## Prompt
Return the lines of the listing below exactly as they appear, beginning at the one with "виды теплопередачи" and stopping after the one with "Propiedad Intelectual Cpech RDA: 186417"; do not include pictures.

*** Material supplied Section Begins ***

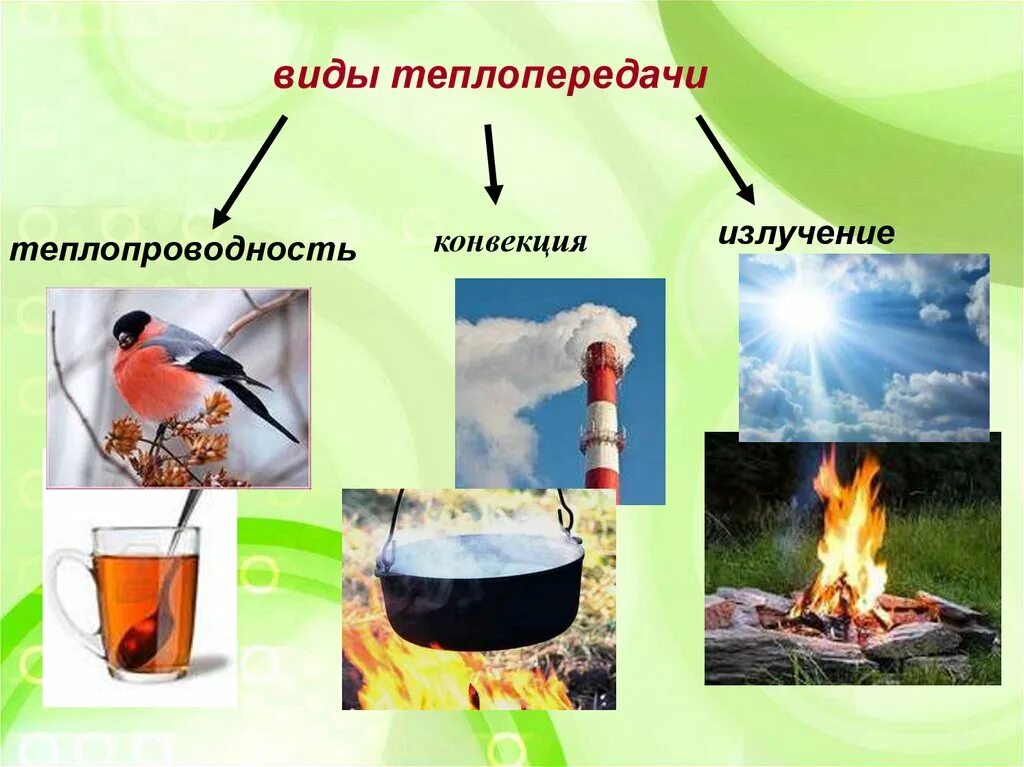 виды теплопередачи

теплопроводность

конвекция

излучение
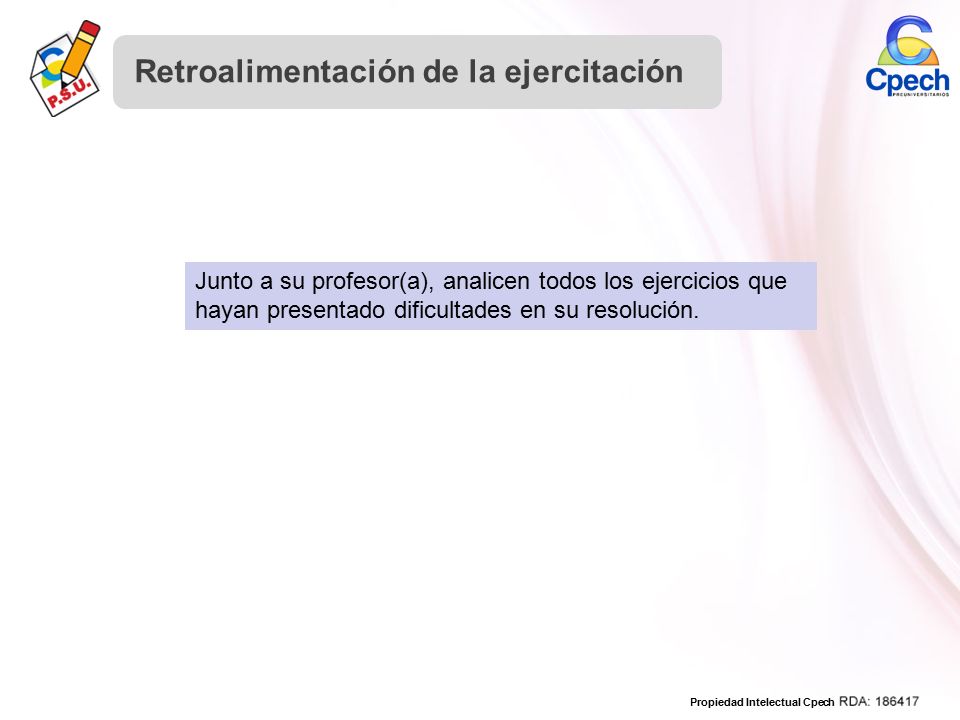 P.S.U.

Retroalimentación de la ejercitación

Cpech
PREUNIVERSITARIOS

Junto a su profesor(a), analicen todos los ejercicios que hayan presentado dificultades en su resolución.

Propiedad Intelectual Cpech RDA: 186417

*** Material supplied Section Ends ***
*** Material supplied Section Begins ***

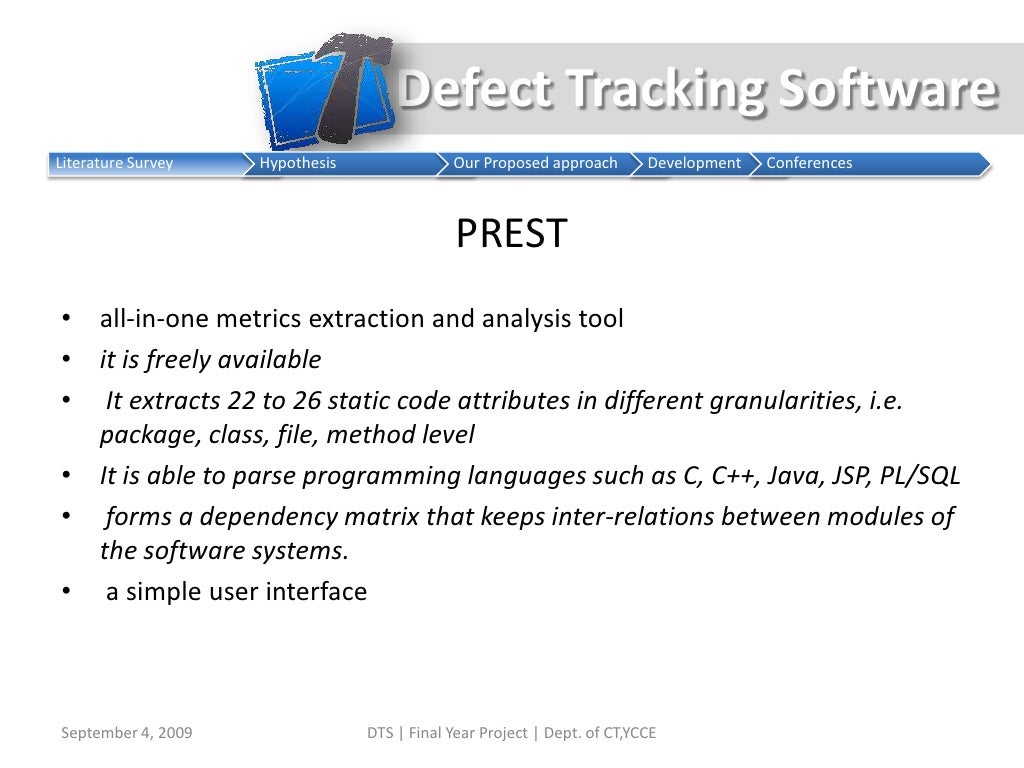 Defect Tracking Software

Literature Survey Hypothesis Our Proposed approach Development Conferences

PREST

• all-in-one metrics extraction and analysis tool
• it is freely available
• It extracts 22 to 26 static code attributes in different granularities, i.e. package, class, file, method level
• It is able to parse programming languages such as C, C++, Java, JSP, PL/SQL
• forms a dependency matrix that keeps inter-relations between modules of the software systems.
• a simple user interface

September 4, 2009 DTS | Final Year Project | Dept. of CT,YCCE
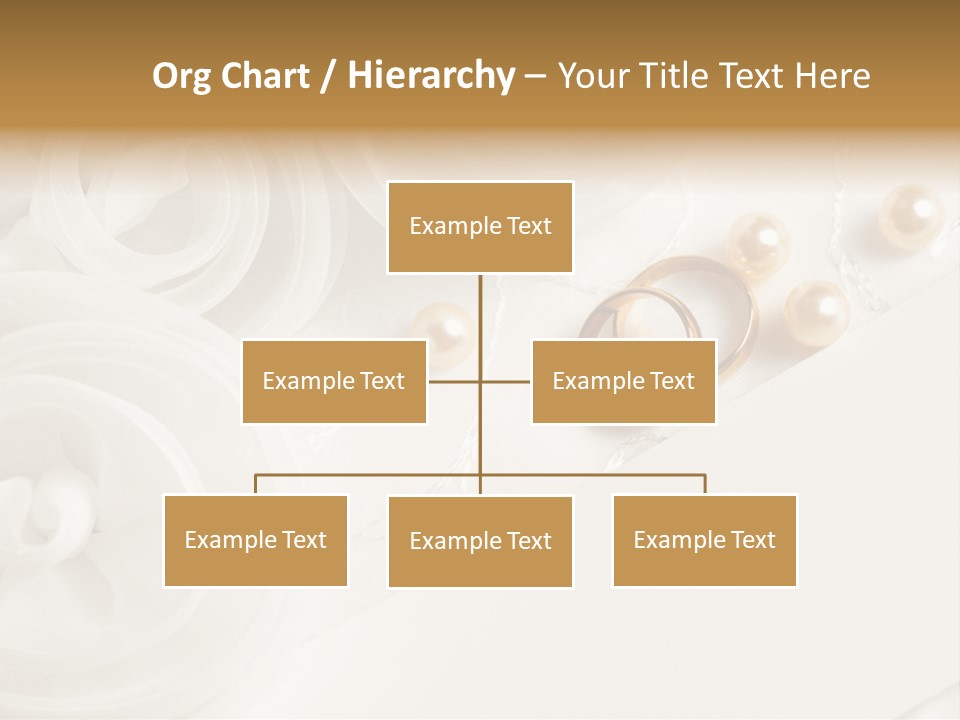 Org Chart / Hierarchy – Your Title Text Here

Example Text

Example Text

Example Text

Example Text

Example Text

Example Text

*** Material supplied Section Ends ***
*** Material supplied Section Begins ***

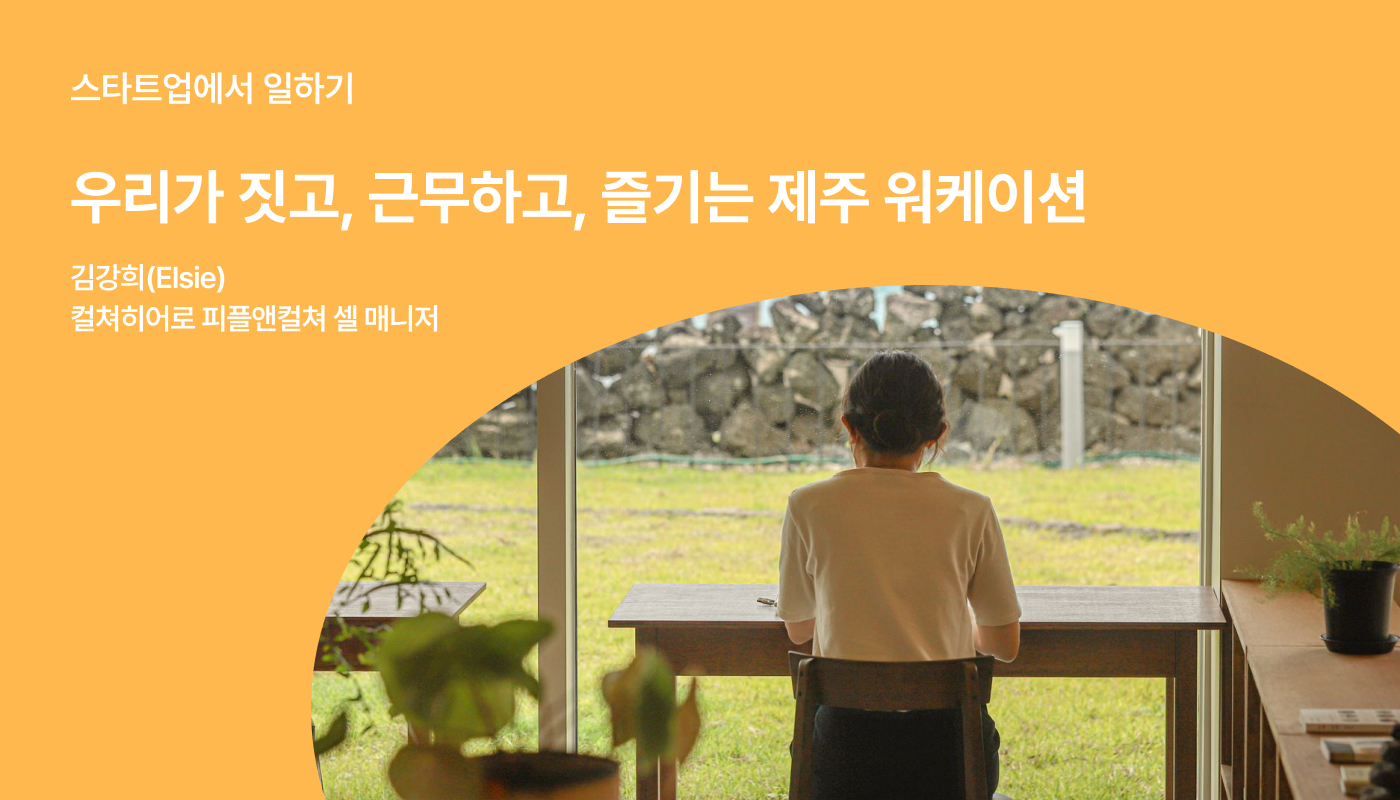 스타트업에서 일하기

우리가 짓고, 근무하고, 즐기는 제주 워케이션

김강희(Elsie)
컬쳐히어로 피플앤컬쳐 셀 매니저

*** Material supplied Section Ends ***

## Exercise response
 виды теплопередачи

теплопроводность

конвекция

излучение
 P.S.U.

Retroalimentación de la ejercitación

Cpech
PREUNIVERSITARIOS

Junto a su profesor(a), analicen todos los ejercicios que hayan presentado dificultades en su resolución.

Propiedad Intelectual Cpech RDA: 186417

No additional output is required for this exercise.